The attorney general applies for the injunction in civil proceedings typically weeks after someone has been arrested by local police departments for bias-related crimes, which are prosecuted separately in criminal courts.

The underlying crimes range from civil rights offenses such as assault for purposes of intimidation to garden-variety charges of harassment in which police suspect that racism or bias were factors. Because the crimes can take months to prosecute, the injunctions are designed to safeguard victims in the meantime.

A violation of the civil rights injunction is a criminal offense punishable by up to 2 1/2 years in jail and a $5,000 fine. If bodily injury results, the violator faces up to 10 years in prison.

None of the 41 people against whom Coakley has obtained an injunction has violated it, according to her office.

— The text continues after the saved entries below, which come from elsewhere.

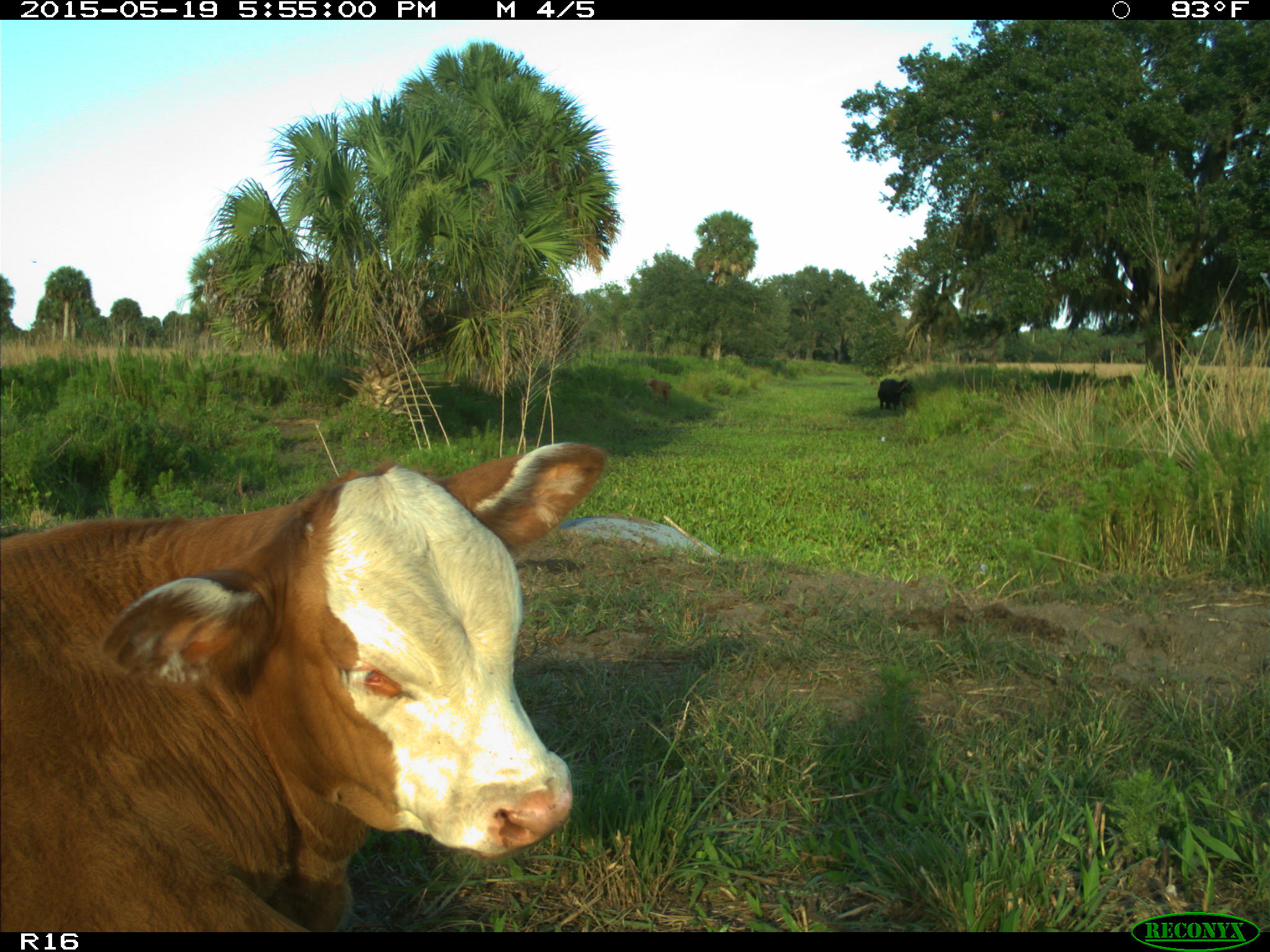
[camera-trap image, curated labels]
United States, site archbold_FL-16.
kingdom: Animalia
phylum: Chordata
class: Mammalia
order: Artiodactyla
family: Bovidae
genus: Bos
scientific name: Bos taurus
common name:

Unlike restraining orders issued in domestic violence cases, the civil rights injunctions prohibit further intimidation or harassment of the victim, as well as any members of the minority group allegedly targeted.

Kelcie Cooke — coordinator of the violence recovery program at Fenway Health, which provides medical and mental health care to the gay, lesbian, bisexual, and transgender people — said the nonprofit group has referred several victims of hate crimes to Coakley’s office for potential injunctions because her staff is “incredibly well informed about the issues that affect the GLBT community.’’

Not everyone supports civil rights injunctions.

Harvey Silverglate, a veteran Boston criminal defense lawyer and civil libertarian, said the injunctions smack of “political correctness’’ and were redundant because individuals were already being prosecuted for hate crimes or other offenses. If they commit additional crimes, he said, district attorneys should prosecute them for those, as well.

Several defense lawyers who represented clients in Superior Court civil hearings where Coakley argued for injunctions said privately that their clients were far more concerned about pending criminal charges and regarded the court orders as relatively trivial.